Graft failure is a severe complication of allogeneic hematopoietic stem cell transplantation (HSCT). The mechanisms involved in this phenomenon are still not completely understood; data available suggest that recipient T lymphocytes surviving the conditioning regimen are the main mediators of immune-mediated graft failure. So far, no predictive marker or early detection method is available. In order to identify a non-invasive and efficient strategy to diagnose this complication, as well as to find possible targets to prevent/treat it, we performed a detailed analysis of serum of eight patients experiencing graft failure after T-cell depleted HLA-haploidentical HSCT. In this study, we confirm data describing graft failure to be a complex phenomenon involving different components of the immune system, mainly driven by the IFNγ pathway.
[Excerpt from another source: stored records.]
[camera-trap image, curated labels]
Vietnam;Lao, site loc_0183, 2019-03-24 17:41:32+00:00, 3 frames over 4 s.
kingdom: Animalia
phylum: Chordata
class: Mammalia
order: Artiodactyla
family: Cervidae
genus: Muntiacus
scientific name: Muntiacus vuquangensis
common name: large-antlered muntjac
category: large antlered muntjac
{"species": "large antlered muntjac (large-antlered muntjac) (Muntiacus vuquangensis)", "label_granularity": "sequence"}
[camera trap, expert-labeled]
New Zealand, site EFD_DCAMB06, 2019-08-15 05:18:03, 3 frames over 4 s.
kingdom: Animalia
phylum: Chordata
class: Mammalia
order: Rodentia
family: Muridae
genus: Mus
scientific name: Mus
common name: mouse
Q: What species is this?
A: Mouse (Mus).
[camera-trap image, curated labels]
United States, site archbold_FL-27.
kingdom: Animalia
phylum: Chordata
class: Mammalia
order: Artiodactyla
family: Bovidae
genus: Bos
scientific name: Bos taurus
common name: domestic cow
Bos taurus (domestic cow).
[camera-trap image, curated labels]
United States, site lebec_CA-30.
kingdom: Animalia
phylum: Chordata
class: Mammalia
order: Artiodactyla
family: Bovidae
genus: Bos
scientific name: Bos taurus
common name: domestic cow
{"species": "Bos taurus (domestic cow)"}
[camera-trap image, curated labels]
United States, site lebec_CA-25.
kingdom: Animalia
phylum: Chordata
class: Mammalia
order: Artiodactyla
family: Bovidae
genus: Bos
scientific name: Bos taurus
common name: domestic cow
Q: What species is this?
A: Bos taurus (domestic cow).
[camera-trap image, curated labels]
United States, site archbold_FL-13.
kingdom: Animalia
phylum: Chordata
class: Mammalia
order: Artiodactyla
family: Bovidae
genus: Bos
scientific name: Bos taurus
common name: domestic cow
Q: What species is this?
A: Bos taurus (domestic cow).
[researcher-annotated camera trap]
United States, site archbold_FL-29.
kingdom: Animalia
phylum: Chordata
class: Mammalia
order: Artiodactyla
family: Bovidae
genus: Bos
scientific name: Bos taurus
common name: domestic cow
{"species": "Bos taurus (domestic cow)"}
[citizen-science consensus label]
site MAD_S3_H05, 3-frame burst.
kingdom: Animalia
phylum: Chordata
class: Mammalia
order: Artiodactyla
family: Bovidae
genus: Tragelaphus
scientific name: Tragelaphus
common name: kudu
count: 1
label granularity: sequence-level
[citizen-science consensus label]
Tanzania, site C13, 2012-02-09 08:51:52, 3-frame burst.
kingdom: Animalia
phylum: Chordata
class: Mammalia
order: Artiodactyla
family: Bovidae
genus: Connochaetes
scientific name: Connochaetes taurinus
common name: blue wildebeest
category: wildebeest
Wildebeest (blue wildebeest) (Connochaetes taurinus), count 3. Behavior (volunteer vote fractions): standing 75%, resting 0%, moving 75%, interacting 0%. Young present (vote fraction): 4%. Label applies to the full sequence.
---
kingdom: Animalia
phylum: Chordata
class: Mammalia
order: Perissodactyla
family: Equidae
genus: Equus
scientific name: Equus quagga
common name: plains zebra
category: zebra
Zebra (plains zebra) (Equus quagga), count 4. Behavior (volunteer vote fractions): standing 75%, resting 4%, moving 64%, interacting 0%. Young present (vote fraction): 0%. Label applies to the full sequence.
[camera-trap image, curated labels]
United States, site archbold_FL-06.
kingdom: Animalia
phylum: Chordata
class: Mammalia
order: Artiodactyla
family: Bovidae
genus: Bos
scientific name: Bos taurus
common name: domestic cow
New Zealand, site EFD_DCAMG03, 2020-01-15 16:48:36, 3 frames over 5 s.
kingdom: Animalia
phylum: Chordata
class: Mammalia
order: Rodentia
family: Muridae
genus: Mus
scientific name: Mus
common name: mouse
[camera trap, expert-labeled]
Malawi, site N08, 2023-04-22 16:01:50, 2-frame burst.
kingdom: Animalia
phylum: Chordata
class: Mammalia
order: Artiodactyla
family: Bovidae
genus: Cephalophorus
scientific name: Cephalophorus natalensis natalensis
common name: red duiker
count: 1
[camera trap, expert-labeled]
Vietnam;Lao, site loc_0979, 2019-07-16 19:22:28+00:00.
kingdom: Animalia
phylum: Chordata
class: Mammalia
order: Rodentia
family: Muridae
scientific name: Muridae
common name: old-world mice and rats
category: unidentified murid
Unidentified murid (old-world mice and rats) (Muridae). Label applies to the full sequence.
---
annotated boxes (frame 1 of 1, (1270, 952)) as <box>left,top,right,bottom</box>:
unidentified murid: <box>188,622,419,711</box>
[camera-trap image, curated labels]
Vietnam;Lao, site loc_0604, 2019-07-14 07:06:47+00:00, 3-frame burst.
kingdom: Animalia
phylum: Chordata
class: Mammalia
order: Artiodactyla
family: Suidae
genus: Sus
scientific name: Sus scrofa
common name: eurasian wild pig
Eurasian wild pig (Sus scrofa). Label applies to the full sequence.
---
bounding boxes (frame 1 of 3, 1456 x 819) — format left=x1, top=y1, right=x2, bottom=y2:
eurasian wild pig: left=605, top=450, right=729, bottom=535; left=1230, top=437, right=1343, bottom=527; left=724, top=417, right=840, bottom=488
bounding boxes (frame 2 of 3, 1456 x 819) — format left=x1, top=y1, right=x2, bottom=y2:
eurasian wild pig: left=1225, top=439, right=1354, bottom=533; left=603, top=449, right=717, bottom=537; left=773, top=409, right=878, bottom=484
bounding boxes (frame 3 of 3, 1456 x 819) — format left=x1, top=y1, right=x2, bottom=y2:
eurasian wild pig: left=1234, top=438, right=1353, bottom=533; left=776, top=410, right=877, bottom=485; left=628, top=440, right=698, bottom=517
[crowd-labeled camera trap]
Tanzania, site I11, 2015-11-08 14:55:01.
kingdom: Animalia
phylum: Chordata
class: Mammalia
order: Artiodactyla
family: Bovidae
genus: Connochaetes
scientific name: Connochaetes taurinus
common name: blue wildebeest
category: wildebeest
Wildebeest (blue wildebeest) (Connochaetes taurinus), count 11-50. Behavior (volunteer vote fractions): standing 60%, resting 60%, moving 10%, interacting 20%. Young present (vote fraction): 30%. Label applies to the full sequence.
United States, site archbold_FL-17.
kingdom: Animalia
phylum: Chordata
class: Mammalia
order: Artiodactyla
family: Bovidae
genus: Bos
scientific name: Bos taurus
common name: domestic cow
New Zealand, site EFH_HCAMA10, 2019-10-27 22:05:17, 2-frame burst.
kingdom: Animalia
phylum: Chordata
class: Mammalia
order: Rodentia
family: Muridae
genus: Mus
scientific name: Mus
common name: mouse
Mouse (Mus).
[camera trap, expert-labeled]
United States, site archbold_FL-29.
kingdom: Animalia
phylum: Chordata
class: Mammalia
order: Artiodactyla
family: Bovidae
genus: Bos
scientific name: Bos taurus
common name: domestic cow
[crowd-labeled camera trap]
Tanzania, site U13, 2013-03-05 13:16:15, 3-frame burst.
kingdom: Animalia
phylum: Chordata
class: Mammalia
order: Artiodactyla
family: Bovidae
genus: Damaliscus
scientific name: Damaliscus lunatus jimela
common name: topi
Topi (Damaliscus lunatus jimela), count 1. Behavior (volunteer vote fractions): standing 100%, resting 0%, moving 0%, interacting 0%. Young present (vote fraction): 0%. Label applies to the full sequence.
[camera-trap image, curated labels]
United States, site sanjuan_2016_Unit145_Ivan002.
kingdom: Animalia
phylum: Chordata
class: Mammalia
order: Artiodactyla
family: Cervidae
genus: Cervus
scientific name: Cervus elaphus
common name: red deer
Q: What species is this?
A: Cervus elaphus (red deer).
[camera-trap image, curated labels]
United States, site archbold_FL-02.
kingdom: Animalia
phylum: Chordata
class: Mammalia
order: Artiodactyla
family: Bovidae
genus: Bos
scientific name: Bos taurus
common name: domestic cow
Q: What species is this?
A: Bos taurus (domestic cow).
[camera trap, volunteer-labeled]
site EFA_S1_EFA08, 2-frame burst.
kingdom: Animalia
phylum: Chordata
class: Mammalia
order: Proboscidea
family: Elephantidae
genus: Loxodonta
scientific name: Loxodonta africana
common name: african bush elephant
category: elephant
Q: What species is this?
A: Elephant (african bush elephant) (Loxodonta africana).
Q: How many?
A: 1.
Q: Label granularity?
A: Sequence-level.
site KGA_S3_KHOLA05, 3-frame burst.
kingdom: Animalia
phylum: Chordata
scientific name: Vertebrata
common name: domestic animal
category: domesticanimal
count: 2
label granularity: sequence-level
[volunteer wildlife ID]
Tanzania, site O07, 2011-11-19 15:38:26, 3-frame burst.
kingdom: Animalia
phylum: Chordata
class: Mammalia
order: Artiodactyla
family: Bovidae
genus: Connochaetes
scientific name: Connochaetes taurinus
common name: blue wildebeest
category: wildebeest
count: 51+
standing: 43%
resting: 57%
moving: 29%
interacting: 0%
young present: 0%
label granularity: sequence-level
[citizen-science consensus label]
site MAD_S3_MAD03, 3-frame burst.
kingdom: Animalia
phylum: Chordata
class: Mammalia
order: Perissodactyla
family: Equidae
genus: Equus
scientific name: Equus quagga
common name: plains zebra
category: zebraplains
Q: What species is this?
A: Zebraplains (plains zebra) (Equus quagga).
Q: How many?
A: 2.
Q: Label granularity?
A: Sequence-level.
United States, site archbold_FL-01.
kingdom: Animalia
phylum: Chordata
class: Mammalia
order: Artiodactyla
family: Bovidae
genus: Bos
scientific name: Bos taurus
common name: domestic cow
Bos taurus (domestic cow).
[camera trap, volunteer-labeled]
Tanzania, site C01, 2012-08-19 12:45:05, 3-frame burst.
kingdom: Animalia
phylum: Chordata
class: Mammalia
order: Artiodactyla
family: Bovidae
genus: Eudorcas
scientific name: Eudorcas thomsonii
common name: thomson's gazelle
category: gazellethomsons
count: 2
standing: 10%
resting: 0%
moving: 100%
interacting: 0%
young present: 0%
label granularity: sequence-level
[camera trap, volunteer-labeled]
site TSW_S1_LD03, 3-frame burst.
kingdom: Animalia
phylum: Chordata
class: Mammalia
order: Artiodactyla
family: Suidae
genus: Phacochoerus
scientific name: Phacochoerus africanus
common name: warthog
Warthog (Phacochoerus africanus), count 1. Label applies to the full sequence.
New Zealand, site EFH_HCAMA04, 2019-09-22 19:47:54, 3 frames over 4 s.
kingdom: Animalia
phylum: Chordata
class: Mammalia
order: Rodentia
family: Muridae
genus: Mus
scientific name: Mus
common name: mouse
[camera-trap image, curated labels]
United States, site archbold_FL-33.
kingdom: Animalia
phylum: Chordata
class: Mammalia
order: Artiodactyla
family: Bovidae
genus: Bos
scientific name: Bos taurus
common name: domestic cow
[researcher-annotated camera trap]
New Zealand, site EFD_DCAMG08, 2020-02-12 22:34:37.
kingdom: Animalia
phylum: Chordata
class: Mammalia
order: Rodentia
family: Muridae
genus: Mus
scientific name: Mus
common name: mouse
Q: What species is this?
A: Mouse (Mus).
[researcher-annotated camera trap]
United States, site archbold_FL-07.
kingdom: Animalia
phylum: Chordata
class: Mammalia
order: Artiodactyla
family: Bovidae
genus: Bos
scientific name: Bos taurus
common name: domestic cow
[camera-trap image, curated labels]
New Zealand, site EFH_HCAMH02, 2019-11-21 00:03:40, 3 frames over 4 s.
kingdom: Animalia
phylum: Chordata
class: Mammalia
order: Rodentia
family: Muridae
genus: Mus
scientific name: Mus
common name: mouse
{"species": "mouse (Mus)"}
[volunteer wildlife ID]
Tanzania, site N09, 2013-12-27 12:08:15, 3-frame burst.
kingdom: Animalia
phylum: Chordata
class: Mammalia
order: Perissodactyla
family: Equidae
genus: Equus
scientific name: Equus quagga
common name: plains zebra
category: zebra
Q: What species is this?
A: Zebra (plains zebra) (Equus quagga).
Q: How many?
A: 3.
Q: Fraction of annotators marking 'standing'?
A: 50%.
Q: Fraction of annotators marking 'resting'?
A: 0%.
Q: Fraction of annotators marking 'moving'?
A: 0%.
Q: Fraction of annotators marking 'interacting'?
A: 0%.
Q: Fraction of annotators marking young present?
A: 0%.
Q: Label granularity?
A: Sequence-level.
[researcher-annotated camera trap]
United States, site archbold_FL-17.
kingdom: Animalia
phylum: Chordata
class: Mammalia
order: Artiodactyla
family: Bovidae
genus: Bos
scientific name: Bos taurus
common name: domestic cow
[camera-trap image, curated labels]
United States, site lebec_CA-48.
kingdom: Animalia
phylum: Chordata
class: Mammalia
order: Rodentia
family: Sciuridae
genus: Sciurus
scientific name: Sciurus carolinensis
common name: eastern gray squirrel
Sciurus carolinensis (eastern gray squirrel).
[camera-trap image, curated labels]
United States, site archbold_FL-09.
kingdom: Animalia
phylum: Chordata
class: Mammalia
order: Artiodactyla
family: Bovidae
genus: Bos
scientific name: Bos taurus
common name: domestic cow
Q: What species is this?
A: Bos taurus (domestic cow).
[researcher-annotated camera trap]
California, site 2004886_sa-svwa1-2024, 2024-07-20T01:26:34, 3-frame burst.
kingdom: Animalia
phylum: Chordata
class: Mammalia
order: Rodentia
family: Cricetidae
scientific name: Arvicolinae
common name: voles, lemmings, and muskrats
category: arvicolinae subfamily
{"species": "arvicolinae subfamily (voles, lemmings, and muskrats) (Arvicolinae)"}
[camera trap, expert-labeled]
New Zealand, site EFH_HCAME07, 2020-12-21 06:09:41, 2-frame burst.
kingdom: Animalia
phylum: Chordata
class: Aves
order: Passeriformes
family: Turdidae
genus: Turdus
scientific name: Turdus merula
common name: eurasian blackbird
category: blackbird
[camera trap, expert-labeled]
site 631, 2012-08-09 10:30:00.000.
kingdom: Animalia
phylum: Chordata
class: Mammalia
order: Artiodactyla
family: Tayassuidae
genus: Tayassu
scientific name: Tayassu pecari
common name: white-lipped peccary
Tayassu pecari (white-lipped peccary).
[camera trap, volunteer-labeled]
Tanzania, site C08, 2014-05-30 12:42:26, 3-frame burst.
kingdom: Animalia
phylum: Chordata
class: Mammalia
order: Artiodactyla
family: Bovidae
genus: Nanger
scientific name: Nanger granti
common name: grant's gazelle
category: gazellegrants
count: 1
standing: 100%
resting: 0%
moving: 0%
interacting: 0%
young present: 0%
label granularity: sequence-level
We observed a significant modulation of IL7, IL8, IL18, IL27, CCL2, CCL5 (Rantes), CCL7, CCL20 (MIP3a), CCL24 (Eotaxin2), and CXCL11 in patients experiencing graft failure, as compared to matched patients not developing this complication. For some of these factors, the difference was already present at the time of infusion of the graft, thus allowing early risk stratification. Moreover, these cytokines/chemokines could represent possible targets, providing the rationale for exploring new therapeutic/preventive strategies.